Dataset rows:
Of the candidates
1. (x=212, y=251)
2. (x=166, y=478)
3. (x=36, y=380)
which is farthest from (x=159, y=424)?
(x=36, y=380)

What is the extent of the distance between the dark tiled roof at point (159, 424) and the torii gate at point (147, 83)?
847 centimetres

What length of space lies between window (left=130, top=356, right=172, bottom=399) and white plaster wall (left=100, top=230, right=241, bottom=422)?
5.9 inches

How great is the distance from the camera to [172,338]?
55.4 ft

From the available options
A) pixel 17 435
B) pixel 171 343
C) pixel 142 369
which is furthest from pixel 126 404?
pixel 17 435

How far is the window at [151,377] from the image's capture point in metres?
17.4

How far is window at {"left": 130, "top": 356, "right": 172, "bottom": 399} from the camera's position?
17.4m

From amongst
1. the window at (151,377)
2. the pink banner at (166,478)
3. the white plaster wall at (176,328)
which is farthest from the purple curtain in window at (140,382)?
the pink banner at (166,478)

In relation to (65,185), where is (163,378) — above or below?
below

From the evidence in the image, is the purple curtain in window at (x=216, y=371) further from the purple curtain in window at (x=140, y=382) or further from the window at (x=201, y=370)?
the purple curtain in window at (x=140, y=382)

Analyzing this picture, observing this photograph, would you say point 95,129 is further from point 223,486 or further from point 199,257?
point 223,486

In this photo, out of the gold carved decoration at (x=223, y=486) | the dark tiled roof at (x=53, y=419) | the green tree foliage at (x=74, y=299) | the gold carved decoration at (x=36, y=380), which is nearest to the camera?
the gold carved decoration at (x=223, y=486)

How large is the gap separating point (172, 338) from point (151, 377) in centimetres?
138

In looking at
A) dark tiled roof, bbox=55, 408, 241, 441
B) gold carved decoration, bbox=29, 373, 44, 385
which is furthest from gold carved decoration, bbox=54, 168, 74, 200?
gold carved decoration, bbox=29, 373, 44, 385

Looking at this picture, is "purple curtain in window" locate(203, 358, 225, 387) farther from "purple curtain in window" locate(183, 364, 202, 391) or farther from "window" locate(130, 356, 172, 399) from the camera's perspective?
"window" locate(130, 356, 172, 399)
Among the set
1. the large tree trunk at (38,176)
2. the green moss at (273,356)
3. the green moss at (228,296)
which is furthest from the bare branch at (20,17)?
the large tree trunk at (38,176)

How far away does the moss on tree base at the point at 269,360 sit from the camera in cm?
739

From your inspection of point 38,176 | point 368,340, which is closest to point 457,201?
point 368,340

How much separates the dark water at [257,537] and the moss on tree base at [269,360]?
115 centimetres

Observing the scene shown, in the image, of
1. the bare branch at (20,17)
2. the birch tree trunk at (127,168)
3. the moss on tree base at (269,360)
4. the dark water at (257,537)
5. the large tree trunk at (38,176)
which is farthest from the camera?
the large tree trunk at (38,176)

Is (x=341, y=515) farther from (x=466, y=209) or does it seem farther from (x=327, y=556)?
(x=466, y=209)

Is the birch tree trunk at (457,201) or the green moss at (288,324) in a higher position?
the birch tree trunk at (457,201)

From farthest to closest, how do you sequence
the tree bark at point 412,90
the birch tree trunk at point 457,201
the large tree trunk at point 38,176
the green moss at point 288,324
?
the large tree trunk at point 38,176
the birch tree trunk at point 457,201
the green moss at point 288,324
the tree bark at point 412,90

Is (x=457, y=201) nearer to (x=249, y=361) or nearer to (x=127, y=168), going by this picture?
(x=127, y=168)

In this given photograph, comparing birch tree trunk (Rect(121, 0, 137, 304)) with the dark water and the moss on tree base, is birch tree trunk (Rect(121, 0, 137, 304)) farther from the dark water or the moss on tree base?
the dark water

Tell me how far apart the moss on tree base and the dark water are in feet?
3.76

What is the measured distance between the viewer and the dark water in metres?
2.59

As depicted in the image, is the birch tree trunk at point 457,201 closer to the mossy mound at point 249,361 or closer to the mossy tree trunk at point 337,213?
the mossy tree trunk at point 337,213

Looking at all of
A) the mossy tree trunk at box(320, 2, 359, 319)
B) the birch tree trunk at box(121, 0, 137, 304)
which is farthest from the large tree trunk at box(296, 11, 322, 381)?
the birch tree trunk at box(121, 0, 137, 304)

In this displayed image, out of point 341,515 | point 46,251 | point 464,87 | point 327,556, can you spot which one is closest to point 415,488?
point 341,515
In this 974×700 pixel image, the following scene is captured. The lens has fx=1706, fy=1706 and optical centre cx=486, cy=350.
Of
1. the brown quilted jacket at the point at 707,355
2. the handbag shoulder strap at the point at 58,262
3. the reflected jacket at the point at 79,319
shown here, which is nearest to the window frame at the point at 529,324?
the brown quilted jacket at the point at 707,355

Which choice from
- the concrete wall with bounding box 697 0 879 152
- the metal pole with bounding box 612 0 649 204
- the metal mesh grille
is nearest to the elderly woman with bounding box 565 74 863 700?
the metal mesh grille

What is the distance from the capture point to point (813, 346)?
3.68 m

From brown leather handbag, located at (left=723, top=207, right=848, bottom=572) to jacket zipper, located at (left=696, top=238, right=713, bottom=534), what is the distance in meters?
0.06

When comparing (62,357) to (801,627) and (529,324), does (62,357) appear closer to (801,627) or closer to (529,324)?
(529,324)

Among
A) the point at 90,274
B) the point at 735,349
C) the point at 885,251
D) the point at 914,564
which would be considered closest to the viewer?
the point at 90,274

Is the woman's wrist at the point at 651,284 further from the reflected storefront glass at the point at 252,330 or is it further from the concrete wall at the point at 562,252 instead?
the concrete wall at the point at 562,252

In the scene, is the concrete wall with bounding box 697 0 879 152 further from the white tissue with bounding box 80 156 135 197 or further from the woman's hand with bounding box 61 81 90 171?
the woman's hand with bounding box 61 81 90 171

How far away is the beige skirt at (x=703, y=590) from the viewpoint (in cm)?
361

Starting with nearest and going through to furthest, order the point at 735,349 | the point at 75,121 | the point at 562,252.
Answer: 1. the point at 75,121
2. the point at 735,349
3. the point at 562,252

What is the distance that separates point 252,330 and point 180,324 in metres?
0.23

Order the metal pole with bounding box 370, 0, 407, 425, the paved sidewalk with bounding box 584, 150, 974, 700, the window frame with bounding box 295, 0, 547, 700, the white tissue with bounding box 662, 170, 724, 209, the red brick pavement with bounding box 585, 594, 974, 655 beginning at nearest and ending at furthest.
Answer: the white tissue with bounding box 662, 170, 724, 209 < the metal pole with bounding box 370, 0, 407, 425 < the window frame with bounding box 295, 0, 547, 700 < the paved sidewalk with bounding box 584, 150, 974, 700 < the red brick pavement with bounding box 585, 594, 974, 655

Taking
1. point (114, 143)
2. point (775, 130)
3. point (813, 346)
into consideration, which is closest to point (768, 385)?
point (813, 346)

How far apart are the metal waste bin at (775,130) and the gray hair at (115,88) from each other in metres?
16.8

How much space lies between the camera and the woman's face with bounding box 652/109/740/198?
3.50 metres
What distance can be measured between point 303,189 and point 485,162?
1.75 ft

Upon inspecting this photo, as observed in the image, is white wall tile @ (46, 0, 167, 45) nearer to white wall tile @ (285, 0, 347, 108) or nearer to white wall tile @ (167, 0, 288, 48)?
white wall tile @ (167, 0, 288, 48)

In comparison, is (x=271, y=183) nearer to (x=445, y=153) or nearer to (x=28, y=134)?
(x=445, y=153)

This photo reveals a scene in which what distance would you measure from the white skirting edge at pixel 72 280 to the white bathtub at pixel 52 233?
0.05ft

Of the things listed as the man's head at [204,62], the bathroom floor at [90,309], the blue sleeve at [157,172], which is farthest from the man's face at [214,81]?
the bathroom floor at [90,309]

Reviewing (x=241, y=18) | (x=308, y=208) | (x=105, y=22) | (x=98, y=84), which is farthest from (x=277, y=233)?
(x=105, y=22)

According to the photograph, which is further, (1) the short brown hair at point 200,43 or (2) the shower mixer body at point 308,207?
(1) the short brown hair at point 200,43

§ **What needs to be done**
Write out the lines from the one containing "How far away does" through the one containing "115 centimetres", including both of those lines.

§ **Solution to the exercise**
How far away does the moss on tree base at the point at 269,360 sit from the camera in cm?
739

From your inspection of point 38,176 | point 368,340, which is closest to point 457,201?
point 368,340

How much separates the dark water at [257,537] and the moss on tree base at [269,360]?
115 centimetres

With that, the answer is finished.